> [Excerpt to read]:
------------------------------

As a platform launched in 2016 to enable policy comparison at a glance, Advisr rode the wave of insurtech innovation and recorded 50 per cent growth each year from 2018 and has since accelerated.
‘We had heaps of leads through brokers as we ensure that each gets a profile that looks great,’ Jamieson enthuses.
‘They choose which specialisations are relevant to their skill set, and can post and share content to promote trust in their services at the same time as they educate their customers.’
WORD OF MOUTH
It’s a website that brokers can leave running in the background and Jamieson feels Advisr is comparable to LinkedIn, albeit with a deeper rather than wider reach.
‘We come up ranked first or second on Google searches for a particular broker’s name, complete with a with star rating, so they get more or less instantly seen.’
Pricing is built into the package around structure, with featured brokers or brokerages paying a premium, while the addition of new content helps propel a profile to the top of feeds.
Like Google Reviews, TripAdvisor and AirBnB, customer reviews play a crucial role in Advisr.
Jamieson explains they appear as a star rating — where four or five stars largely pass through without interference but three or less prompt further automated checks and validation — in addition to text commentary, to which a broker has right of reply.
REDUCING THE LEGWORK
Jamieson says the payoff for the end-user customer is to find really great brokers while for brokers it solves the dilemma of reaching customers.
‘With insurtech the critical question is whether it’s the product, distribution technology or tools that make it more efficient?
'With insurance products getting more complex from so many variations within the one class of insurance, Advisr’s distribution cuts down on hunting around for the right policy,’ he explains.
AVAILABILITY AND TRUST
‘It’s unfair to expect a SME to become insurance experts, so we’re at the front end making it easy.
‘Customers are already using us as a preferred means to communicate with brokers and their referrals make all the difference to being found.
‘Availability, trust and education are critical to succeeding in the digital space, and we’re here to help brokers make their first steps into it.’
Andy Jamieson will speak at an ANZIIF webinar ‘Reaching Customers in the Digital Age’ on Wednesday 17th this month, which is aimed at the individual broker.

------------------------------

> [Available data]:
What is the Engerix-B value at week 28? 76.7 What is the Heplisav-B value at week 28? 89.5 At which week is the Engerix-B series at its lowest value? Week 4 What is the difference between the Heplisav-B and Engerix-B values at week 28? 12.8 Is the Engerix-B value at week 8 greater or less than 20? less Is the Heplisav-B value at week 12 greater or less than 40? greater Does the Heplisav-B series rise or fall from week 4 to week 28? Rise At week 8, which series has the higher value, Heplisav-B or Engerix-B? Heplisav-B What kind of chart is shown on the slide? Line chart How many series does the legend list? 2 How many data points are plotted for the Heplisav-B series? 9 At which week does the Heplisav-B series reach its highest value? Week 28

------------------------------

> [Task prompt]: From the text about Advisr, reproduce word for word the passage starting with "Like Google Reviews, TripAdvisor" and going on through "it more efficient?".

> [Expected answer]:
Like Google Reviews, TripAdvisor and AirBnB, customer reviews play a crucial role in Advisr.
Jamieson explains they appear as a star rating — where four or five stars largely pass through without interference but three or less prompt further automated checks and validation — in addition to text commentary, to which a broker has right of reply.
REDUCING THE LEGWORK
Jamieson says the payoff for the end-user customer is to find really great brokers while for brokers it solves the dilemma of reaching customers.
‘With insurtech the critical question is whether it’s the product, distribution technology or tools that make it more efficient?